--- START SUPPLIED DATA ---

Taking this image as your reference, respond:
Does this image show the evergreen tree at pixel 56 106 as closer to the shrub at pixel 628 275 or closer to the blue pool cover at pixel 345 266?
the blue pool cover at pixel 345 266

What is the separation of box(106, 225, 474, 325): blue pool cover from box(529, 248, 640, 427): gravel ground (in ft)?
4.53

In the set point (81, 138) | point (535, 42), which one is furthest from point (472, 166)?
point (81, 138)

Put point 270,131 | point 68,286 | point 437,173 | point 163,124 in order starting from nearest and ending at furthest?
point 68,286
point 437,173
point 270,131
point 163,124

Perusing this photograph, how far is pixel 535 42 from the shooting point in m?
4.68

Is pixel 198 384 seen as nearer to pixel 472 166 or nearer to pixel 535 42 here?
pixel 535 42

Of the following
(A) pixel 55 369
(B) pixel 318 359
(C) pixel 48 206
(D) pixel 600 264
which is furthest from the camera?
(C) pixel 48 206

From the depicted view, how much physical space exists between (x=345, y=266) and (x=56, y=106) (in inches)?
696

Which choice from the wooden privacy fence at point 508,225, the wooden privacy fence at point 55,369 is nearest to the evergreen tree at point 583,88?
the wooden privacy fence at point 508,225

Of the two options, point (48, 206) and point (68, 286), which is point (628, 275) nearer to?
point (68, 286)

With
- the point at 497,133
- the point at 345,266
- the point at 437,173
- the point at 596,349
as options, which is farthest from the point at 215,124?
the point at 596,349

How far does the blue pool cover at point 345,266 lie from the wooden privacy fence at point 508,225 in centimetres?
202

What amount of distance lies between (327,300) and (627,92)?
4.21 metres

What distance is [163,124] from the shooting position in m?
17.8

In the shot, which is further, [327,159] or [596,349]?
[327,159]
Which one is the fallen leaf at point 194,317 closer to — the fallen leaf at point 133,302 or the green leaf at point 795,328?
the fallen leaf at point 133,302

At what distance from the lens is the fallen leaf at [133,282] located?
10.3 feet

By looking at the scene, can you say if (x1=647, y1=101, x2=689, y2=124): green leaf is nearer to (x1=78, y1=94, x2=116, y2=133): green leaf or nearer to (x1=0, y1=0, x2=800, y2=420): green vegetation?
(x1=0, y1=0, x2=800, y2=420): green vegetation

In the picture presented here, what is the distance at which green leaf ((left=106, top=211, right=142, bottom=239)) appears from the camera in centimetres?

--- END SUPPLIED DATA ---

AIM:
What is needed here is an exact reproduction of all the entries.

WRITTEN RESPONSE:
Taking this image as your reference, respond:
Does this image show the evergreen tree at pixel 56 106 as closer to the shrub at pixel 628 275 or closer to the blue pool cover at pixel 345 266?
the blue pool cover at pixel 345 266

What is the separation of box(106, 225, 474, 325): blue pool cover from box(529, 248, 640, 427): gravel ground (in ft)?
4.53

In the set point (81, 138) | point (535, 42), which one is furthest from point (472, 166)?
point (81, 138)

Put point 270,131 | point 68,286 | point 437,173 | point 163,124 in order starting from nearest and ending at furthest?
point 68,286
point 437,173
point 270,131
point 163,124

Perusing this photograph, how far is pixel 535 42 from the shooting point in m?
4.68

Is pixel 198 384 seen as nearer to pixel 472 166 or nearer to pixel 535 42 here?
pixel 535 42

Of the following
(A) pixel 55 369
(B) pixel 318 359
(C) pixel 48 206
(D) pixel 600 264
which is furthest from the camera?
(C) pixel 48 206

From the depicted view, how much physical space exists between (x=345, y=266) and (x=56, y=106) (in inches)?
696

Which choice from the wooden privacy fence at point 508,225, the wooden privacy fence at point 55,369 is nearest to the evergreen tree at point 583,88?
the wooden privacy fence at point 508,225

Of the two options, point (48, 206) and point (68, 286), which is point (628, 275) nearer to?
point (68, 286)

With
- the point at 497,133
- the point at 345,266
- the point at 437,173
- the point at 596,349
as options, which is farthest from the point at 215,124?
the point at 596,349

How far does the blue pool cover at point 345,266 lie from the wooden privacy fence at point 508,225 in centimetres?
202

What amount of distance lies between (327,300) and (627,92)?
4.21 metres

What distance is [163,124] from the shooting position in m?
17.8

In the shot, which is further, [327,159] or [596,349]?
[327,159]
Which one is the fallen leaf at point 194,317 closer to — the fallen leaf at point 133,302 or the green leaf at point 795,328?
the fallen leaf at point 133,302

At what distance from the lens is the fallen leaf at [133,282] located?
10.3 feet

By looking at the scene, can you say if (x1=647, y1=101, x2=689, y2=124): green leaf is nearer to (x1=78, y1=94, x2=116, y2=133): green leaf or nearer to (x1=0, y1=0, x2=800, y2=420): green vegetation?
(x1=0, y1=0, x2=800, y2=420): green vegetation

In the picture presented here, what is the distance at which green leaf ((left=106, top=211, right=142, bottom=239)) appears from the camera in centimetres?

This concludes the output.